Questions about pictured scenes
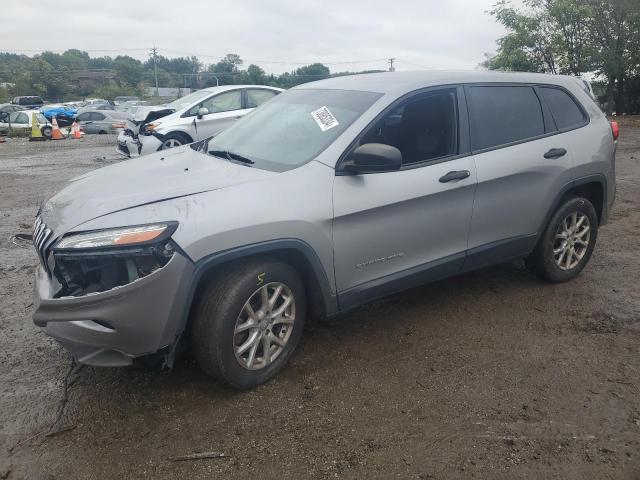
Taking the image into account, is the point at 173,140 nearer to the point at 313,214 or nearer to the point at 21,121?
the point at 313,214

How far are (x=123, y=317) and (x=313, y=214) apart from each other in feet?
3.82

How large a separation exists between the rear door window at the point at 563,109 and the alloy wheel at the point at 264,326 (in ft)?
9.24

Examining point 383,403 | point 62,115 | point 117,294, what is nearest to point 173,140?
point 117,294

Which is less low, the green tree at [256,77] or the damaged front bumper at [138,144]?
the green tree at [256,77]

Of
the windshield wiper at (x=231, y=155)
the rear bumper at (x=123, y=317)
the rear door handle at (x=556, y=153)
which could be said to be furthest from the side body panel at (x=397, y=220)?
the rear bumper at (x=123, y=317)

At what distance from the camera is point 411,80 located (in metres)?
3.82

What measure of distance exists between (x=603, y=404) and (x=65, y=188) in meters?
3.50

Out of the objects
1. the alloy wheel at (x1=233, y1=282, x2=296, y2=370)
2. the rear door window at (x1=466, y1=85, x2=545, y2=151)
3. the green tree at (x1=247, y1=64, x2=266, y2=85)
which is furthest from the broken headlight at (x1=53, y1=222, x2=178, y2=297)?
the green tree at (x1=247, y1=64, x2=266, y2=85)

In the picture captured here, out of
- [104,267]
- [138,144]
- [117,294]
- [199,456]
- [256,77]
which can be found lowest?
[199,456]

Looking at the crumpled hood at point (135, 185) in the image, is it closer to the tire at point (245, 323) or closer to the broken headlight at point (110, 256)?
the broken headlight at point (110, 256)

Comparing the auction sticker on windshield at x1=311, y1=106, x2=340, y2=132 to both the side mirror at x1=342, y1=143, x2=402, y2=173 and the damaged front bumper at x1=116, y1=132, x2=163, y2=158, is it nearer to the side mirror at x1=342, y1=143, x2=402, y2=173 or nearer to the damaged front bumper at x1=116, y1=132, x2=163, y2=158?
Result: the side mirror at x1=342, y1=143, x2=402, y2=173

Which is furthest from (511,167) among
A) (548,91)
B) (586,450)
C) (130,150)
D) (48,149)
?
(48,149)

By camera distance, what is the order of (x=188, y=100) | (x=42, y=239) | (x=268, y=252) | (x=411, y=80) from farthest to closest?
1. (x=188, y=100)
2. (x=411, y=80)
3. (x=268, y=252)
4. (x=42, y=239)

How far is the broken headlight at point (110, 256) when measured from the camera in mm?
2648
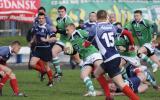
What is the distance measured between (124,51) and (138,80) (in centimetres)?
196

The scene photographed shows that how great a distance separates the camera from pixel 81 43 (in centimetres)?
1852

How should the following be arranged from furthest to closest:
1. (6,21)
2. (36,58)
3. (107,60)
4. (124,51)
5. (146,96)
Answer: (6,21) → (36,58) → (124,51) → (146,96) → (107,60)

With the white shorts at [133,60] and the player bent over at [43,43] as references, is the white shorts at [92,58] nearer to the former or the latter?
the white shorts at [133,60]

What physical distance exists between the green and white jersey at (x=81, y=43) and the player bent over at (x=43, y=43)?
11.4ft

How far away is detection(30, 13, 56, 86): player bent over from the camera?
72.9 ft

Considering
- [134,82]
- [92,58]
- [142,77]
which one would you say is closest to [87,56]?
[92,58]

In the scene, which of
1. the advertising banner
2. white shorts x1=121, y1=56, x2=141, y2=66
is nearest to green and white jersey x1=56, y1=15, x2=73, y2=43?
white shorts x1=121, y1=56, x2=141, y2=66

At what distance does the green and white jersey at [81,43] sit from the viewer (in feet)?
59.9

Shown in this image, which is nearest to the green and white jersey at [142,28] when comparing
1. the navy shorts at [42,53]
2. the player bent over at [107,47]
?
the navy shorts at [42,53]

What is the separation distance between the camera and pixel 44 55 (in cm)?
2302

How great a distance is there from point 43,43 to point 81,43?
4.68 metres

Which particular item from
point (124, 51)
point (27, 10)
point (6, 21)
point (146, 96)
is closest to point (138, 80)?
point (146, 96)

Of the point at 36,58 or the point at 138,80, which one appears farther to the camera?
the point at 36,58

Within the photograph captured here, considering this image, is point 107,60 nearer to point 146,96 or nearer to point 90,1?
point 146,96
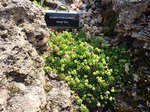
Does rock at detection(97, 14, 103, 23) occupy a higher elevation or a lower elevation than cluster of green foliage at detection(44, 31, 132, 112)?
higher

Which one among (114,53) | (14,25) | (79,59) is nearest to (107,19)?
(114,53)

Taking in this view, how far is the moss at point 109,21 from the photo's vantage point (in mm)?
5336

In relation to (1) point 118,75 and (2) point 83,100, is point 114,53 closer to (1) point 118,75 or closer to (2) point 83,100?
(1) point 118,75

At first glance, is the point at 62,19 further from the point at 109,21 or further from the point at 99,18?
the point at 109,21

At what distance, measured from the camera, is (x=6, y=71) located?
8.60ft

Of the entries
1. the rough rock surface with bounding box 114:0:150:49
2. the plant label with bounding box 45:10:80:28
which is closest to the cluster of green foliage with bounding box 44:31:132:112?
the rough rock surface with bounding box 114:0:150:49

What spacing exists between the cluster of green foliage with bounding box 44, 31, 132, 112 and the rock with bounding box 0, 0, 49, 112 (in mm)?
930

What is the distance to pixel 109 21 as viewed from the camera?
5547mm

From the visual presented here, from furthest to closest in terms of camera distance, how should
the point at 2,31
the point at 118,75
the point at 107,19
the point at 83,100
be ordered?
the point at 107,19, the point at 118,75, the point at 83,100, the point at 2,31

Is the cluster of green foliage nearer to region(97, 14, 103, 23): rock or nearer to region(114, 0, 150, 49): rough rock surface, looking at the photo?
region(114, 0, 150, 49): rough rock surface

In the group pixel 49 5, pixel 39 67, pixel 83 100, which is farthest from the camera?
pixel 49 5

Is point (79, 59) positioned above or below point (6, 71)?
below

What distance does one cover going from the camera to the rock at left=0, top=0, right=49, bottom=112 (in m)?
2.51

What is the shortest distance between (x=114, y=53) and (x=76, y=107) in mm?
2269
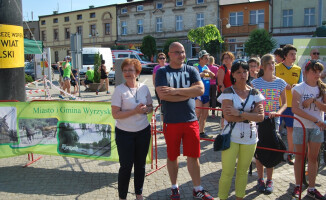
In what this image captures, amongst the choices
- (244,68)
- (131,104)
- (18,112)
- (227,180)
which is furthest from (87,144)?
(244,68)

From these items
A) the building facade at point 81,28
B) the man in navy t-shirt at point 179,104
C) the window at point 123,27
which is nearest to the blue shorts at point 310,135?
the man in navy t-shirt at point 179,104

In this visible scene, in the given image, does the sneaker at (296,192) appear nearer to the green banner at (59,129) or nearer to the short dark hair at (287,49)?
the green banner at (59,129)

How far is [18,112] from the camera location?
5199 mm

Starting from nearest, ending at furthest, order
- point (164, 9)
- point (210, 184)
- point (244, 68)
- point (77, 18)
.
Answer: point (244, 68), point (210, 184), point (164, 9), point (77, 18)

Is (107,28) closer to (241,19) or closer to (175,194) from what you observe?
(241,19)

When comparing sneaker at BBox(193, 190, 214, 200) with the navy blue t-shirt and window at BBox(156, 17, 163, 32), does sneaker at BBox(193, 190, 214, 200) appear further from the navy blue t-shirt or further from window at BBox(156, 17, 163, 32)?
window at BBox(156, 17, 163, 32)

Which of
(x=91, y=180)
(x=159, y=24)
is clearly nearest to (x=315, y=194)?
(x=91, y=180)

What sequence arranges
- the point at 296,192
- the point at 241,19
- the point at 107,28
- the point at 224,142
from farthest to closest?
the point at 107,28, the point at 241,19, the point at 296,192, the point at 224,142

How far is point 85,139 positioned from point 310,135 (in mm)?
3376

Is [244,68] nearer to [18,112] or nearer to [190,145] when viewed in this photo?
[190,145]

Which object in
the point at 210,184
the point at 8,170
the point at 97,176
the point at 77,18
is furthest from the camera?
the point at 77,18

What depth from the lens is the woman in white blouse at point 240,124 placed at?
3348 millimetres

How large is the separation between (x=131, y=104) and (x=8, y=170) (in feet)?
9.77

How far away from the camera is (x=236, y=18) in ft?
124
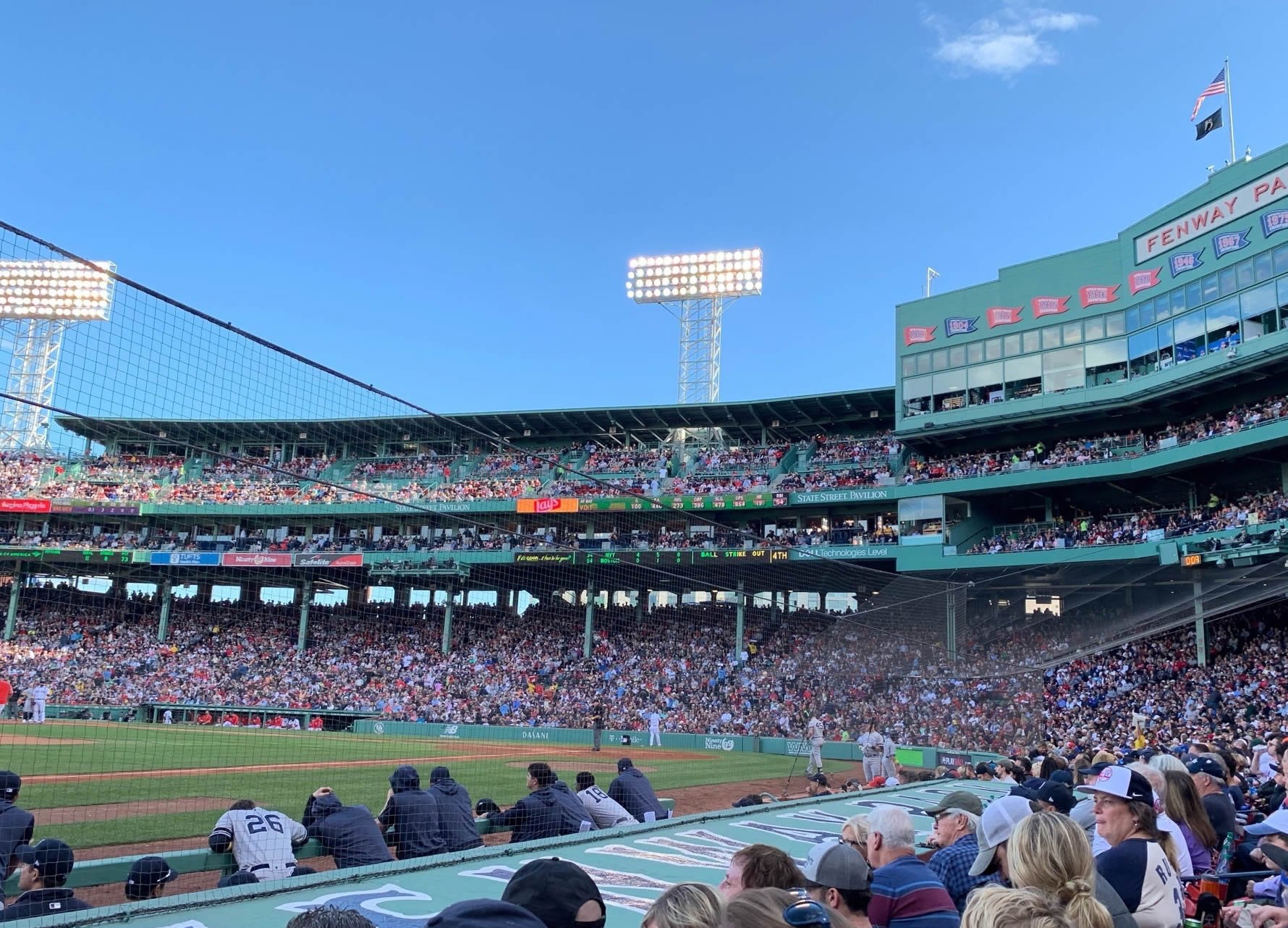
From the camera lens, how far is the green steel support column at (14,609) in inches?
1640

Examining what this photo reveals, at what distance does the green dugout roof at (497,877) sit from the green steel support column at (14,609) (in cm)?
4185

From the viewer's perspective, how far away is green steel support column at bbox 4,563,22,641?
1640 inches

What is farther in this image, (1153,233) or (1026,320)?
(1026,320)

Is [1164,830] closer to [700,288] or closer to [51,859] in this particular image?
[51,859]

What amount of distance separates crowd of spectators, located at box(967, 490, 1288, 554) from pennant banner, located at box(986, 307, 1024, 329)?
7.64 meters

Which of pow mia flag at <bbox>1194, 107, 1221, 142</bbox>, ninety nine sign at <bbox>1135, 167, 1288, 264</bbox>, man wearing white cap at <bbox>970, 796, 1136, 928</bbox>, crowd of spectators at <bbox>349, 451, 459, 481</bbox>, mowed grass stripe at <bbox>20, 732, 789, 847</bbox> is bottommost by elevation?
mowed grass stripe at <bbox>20, 732, 789, 847</bbox>

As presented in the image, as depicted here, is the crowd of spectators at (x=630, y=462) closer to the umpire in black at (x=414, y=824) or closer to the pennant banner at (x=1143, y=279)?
the pennant banner at (x=1143, y=279)

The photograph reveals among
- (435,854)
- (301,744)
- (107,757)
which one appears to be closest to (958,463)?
(301,744)

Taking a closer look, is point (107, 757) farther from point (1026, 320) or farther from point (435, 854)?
point (1026, 320)

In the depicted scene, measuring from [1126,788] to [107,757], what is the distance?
23.7 meters

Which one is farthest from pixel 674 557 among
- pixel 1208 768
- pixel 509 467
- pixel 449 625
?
pixel 1208 768

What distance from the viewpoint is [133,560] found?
42500 mm

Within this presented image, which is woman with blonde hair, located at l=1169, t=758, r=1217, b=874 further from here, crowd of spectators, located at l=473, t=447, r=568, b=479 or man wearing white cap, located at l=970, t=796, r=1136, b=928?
crowd of spectators, located at l=473, t=447, r=568, b=479

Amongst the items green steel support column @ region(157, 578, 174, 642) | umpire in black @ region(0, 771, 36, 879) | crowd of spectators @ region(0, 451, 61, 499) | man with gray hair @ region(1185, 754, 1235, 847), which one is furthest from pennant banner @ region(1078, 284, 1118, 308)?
crowd of spectators @ region(0, 451, 61, 499)
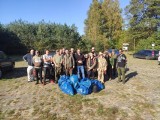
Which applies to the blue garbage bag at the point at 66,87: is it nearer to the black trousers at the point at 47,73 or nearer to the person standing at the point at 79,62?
the person standing at the point at 79,62

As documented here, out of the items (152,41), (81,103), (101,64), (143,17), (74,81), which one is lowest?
(81,103)

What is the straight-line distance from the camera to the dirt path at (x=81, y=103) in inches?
308

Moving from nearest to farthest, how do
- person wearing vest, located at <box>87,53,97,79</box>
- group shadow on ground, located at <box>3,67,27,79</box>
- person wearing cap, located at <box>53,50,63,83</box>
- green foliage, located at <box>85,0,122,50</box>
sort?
1. person wearing cap, located at <box>53,50,63,83</box>
2. person wearing vest, located at <box>87,53,97,79</box>
3. group shadow on ground, located at <box>3,67,27,79</box>
4. green foliage, located at <box>85,0,122,50</box>

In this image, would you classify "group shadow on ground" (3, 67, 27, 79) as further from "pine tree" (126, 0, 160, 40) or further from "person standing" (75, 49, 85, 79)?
"pine tree" (126, 0, 160, 40)

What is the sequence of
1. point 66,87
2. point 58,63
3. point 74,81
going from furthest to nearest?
point 58,63
point 74,81
point 66,87

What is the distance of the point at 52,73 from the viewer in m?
13.0

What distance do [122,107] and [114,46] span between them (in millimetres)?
41694

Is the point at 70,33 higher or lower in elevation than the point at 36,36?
higher

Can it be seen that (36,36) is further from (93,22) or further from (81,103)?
(81,103)

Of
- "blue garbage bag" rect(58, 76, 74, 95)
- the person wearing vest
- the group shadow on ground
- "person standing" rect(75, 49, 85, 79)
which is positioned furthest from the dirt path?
the group shadow on ground

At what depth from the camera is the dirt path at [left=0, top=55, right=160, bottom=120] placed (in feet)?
25.6

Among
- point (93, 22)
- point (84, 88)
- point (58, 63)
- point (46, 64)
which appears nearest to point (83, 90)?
point (84, 88)

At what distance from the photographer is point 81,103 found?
356 inches

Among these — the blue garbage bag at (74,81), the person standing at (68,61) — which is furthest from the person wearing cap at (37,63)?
the blue garbage bag at (74,81)
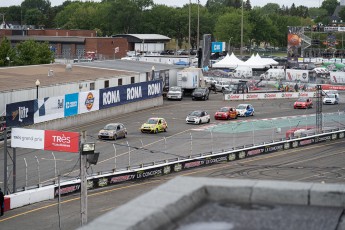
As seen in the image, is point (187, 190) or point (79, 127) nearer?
point (187, 190)

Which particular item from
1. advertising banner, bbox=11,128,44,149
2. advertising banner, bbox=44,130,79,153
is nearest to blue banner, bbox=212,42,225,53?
advertising banner, bbox=11,128,44,149

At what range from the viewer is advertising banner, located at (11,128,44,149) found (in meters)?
28.6

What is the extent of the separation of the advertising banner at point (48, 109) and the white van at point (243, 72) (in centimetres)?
5087

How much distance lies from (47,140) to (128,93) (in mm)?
32406

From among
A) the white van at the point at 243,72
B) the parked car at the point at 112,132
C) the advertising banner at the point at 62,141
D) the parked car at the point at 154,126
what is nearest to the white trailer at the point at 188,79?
the white van at the point at 243,72

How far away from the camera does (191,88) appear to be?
7562cm

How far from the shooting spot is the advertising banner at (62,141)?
90.9 feet

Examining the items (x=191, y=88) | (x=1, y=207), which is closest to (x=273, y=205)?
(x=1, y=207)

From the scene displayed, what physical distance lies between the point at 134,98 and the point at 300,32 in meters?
53.1

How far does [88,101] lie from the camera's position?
176 ft

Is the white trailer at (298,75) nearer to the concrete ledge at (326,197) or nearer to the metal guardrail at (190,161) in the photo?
the metal guardrail at (190,161)

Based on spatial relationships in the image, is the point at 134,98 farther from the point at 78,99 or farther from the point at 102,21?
the point at 102,21

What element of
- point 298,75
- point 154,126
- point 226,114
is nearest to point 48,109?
point 154,126

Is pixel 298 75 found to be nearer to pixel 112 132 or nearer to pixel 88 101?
pixel 88 101
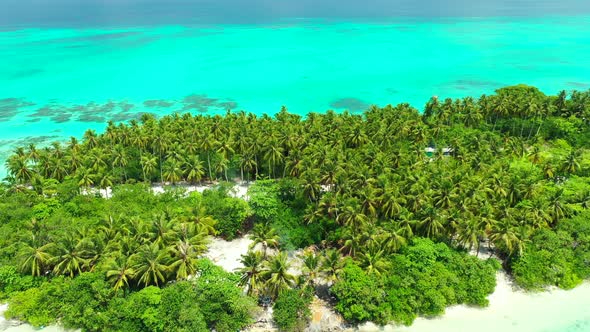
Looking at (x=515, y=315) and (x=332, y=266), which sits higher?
(x=332, y=266)

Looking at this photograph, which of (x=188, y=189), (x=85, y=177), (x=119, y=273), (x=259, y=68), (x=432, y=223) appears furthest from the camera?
(x=259, y=68)

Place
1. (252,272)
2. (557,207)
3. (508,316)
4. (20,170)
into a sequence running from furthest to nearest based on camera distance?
(20,170), (557,207), (508,316), (252,272)

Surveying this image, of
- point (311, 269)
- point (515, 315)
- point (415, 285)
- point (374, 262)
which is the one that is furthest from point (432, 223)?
point (311, 269)

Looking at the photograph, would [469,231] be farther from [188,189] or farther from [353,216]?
[188,189]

Challenge: Omit the pictures and write out the lines above from the one with "What is the extent" through the last, unchanged.

Complete answer:
What is the extent of the separation of the advertising banner at point (48, 109) and the white van at point (243, 72) (in centimetres)?
5087

How much distance lies from (47,140) to (128,93) (in mm)?
32406

From among
A) the white van at the point at 243,72
B) the parked car at the point at 112,132
C) the advertising banner at the point at 62,141
D) the parked car at the point at 154,126
what is nearest to the white trailer at the point at 188,79?
the white van at the point at 243,72

How far away from the camera does (191,88) appear to be?
7562cm

How far from the shooting spot is the advertising banner at (62,141)?
90.9 feet

Examining the items (x=191, y=88) | (x=1, y=207), which is closest to (x=273, y=205)?
(x=1, y=207)

From the scene displayed, what physical distance lies between the point at 134,98 and the point at 300,32 in meters?
53.1

How far does [88,101] lie from the camera's position?
176 ft

Is the white trailer at (298,75) nearer to the concrete ledge at (326,197) or nearer to the metal guardrail at (190,161) in the photo?
the metal guardrail at (190,161)

Based on spatial relationships in the image, is the point at 134,98 farther from the point at 78,99 or farther from the point at 102,21?
the point at 102,21

What element of
- point 298,75
- point 154,126
- point 226,114
is nearest to point 48,109?
point 154,126

Is pixel 298 75 found to be nearer to pixel 112 132 or nearer to pixel 88 101?
pixel 88 101
Looking at (x=515, y=315) and (x=332, y=266), which sits higher?
(x=332, y=266)

Looking at this photograph, which of (x=188, y=189), (x=85, y=177), (x=119, y=273), (x=259, y=68), (x=432, y=223) appears furthest from the camera?
(x=259, y=68)

Place
1. (252,272)
2. (557,207)
3. (508,316)
4. (20,170)
into a sequence running from furthest to nearest based on camera distance?
(20,170), (557,207), (508,316), (252,272)

Surveying this image, of
- point (311, 269)
- point (515, 315)
- point (415, 285)
- point (374, 262)
which is the one that is furthest from point (432, 223)?
point (311, 269)

Looking at the photograph, would [469,231] be farther from [188,189] or farther from [353,216]?
[188,189]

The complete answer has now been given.